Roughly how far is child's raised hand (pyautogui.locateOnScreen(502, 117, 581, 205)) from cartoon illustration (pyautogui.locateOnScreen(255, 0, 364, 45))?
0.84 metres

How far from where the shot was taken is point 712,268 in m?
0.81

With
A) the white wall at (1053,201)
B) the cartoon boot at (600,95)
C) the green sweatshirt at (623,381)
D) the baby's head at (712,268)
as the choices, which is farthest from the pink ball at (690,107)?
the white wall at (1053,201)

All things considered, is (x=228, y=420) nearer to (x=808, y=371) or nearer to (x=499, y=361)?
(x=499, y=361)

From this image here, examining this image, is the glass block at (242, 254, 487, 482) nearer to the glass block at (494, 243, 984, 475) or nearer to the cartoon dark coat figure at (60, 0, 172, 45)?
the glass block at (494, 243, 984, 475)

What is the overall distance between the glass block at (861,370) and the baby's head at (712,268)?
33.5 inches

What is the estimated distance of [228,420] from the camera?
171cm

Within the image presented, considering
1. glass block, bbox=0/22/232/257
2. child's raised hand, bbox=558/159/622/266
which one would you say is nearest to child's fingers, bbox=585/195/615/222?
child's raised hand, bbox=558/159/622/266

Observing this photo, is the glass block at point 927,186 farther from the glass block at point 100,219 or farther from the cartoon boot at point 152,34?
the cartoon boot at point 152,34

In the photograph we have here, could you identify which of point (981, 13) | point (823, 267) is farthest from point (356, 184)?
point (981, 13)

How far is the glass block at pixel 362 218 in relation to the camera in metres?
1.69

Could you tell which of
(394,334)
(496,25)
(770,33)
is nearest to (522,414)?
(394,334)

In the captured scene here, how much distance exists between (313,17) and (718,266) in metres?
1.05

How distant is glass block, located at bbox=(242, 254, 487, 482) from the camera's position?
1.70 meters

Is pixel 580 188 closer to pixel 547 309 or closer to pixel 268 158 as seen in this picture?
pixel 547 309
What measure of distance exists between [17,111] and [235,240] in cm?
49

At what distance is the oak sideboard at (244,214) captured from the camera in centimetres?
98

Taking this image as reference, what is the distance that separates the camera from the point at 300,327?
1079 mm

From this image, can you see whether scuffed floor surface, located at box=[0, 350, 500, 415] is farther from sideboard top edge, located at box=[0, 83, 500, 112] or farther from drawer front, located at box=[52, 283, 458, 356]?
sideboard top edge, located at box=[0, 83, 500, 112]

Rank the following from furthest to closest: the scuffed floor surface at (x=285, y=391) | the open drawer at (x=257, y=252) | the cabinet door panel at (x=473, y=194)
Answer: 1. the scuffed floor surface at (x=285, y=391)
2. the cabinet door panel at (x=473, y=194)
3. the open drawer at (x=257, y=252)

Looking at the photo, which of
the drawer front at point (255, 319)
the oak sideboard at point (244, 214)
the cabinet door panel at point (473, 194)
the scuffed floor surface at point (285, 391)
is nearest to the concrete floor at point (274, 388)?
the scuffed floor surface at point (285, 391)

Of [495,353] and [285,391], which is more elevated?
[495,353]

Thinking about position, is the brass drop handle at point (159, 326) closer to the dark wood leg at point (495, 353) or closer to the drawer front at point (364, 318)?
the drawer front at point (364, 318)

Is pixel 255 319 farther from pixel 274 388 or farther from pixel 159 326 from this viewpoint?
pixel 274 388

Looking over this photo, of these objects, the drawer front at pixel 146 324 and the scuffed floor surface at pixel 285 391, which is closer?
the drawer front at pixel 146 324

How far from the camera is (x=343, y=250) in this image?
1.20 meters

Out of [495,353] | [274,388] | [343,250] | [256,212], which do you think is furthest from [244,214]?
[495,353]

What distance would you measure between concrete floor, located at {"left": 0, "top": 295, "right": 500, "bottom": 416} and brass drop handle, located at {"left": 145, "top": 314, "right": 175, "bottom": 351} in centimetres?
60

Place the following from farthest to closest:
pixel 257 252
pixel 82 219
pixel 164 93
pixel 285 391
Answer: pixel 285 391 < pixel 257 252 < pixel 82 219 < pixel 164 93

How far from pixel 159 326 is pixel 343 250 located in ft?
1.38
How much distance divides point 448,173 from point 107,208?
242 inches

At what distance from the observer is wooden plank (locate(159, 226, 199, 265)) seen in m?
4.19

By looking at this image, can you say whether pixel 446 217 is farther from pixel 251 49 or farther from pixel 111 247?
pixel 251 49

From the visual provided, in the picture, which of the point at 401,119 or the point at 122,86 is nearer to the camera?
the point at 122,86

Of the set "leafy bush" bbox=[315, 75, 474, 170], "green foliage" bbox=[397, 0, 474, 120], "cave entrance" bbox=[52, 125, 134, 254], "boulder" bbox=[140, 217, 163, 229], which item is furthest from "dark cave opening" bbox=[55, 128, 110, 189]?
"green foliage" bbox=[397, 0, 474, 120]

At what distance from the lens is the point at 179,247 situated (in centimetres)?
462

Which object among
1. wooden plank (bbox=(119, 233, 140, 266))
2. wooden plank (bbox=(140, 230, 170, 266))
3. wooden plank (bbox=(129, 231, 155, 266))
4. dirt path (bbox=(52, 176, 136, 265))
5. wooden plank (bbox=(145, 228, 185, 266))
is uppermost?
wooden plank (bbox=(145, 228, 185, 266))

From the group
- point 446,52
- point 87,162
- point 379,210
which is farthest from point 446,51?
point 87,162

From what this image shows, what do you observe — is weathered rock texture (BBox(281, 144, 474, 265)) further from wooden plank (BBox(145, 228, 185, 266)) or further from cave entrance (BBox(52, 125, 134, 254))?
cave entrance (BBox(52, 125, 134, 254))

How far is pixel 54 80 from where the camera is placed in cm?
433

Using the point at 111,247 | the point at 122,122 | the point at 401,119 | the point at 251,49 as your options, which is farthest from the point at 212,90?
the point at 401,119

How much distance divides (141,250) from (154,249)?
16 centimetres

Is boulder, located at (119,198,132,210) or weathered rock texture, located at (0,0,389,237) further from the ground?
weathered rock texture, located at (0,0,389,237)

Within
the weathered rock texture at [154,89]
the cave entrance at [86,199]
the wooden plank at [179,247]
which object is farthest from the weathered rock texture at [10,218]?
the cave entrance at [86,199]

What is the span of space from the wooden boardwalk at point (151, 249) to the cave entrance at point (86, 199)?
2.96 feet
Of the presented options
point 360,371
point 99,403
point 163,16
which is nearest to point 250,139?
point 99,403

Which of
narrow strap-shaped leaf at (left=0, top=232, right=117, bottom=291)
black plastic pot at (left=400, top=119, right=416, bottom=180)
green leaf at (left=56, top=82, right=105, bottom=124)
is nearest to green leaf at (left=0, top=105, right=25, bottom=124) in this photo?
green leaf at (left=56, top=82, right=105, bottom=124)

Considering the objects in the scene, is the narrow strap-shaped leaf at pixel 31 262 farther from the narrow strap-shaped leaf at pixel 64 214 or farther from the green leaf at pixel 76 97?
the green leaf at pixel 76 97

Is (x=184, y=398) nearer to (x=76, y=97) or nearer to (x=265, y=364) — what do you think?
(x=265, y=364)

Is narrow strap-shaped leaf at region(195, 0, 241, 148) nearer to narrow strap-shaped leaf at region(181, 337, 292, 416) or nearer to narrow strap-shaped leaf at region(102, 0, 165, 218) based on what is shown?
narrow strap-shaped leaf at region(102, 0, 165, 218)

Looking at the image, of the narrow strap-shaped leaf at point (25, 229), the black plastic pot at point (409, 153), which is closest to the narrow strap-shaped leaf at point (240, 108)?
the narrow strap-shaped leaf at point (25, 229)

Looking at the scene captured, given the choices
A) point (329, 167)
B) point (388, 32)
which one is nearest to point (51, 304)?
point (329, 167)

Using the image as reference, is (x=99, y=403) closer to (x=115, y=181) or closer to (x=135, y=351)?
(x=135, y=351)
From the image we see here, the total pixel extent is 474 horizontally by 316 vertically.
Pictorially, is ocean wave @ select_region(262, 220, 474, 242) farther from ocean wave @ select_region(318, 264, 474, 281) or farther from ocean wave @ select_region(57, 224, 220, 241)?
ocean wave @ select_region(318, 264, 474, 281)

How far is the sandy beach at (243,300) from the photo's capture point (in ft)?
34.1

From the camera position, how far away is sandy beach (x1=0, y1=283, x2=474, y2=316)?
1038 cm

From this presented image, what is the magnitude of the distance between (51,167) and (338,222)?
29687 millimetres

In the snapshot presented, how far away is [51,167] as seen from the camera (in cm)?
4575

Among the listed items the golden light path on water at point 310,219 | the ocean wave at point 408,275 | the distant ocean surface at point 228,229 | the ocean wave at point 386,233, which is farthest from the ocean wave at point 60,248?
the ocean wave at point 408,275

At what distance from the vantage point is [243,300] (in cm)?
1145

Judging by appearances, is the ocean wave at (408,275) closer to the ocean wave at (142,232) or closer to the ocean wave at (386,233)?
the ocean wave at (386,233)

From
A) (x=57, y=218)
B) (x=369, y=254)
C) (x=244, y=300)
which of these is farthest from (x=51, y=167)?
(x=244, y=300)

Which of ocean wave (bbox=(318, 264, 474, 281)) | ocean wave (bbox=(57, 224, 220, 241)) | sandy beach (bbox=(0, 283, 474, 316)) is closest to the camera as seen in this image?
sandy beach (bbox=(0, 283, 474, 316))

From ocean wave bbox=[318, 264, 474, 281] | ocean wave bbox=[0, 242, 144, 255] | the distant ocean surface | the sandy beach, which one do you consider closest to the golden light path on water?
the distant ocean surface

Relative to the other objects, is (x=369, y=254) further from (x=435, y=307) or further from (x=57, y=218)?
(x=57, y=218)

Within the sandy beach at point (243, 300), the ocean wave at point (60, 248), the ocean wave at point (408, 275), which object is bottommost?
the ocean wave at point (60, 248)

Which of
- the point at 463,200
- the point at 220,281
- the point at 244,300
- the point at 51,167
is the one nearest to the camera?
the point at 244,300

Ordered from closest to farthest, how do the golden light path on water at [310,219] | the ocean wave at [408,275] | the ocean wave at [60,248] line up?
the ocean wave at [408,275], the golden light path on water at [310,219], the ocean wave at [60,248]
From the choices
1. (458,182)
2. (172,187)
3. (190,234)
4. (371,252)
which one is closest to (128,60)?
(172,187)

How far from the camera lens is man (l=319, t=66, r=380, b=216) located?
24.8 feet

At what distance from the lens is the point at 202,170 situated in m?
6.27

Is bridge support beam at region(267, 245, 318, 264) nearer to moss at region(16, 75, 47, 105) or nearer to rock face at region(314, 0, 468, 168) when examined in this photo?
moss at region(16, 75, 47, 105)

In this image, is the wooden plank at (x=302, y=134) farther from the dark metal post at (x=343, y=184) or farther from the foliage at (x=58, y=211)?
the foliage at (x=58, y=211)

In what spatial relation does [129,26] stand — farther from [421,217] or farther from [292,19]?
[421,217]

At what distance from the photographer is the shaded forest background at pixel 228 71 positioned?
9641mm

▶ [Deine Aufgabe] Gib die Zeilen wörtlich wieder, beginnend mit der Zeile, die „Rank the following“ enthält, und endend mit der Zeile, die „3. the open drawer at (x=257, y=252)“ enthält. Beide Zeilen gehören dazu.

▶ [Ergebnis der Aufgabe]
Rank the following from furthest to closest: the scuffed floor surface at (x=285, y=391) | the open drawer at (x=257, y=252) | the cabinet door panel at (x=473, y=194)
Answer: 1. the scuffed floor surface at (x=285, y=391)
2. the cabinet door panel at (x=473, y=194)
3. the open drawer at (x=257, y=252)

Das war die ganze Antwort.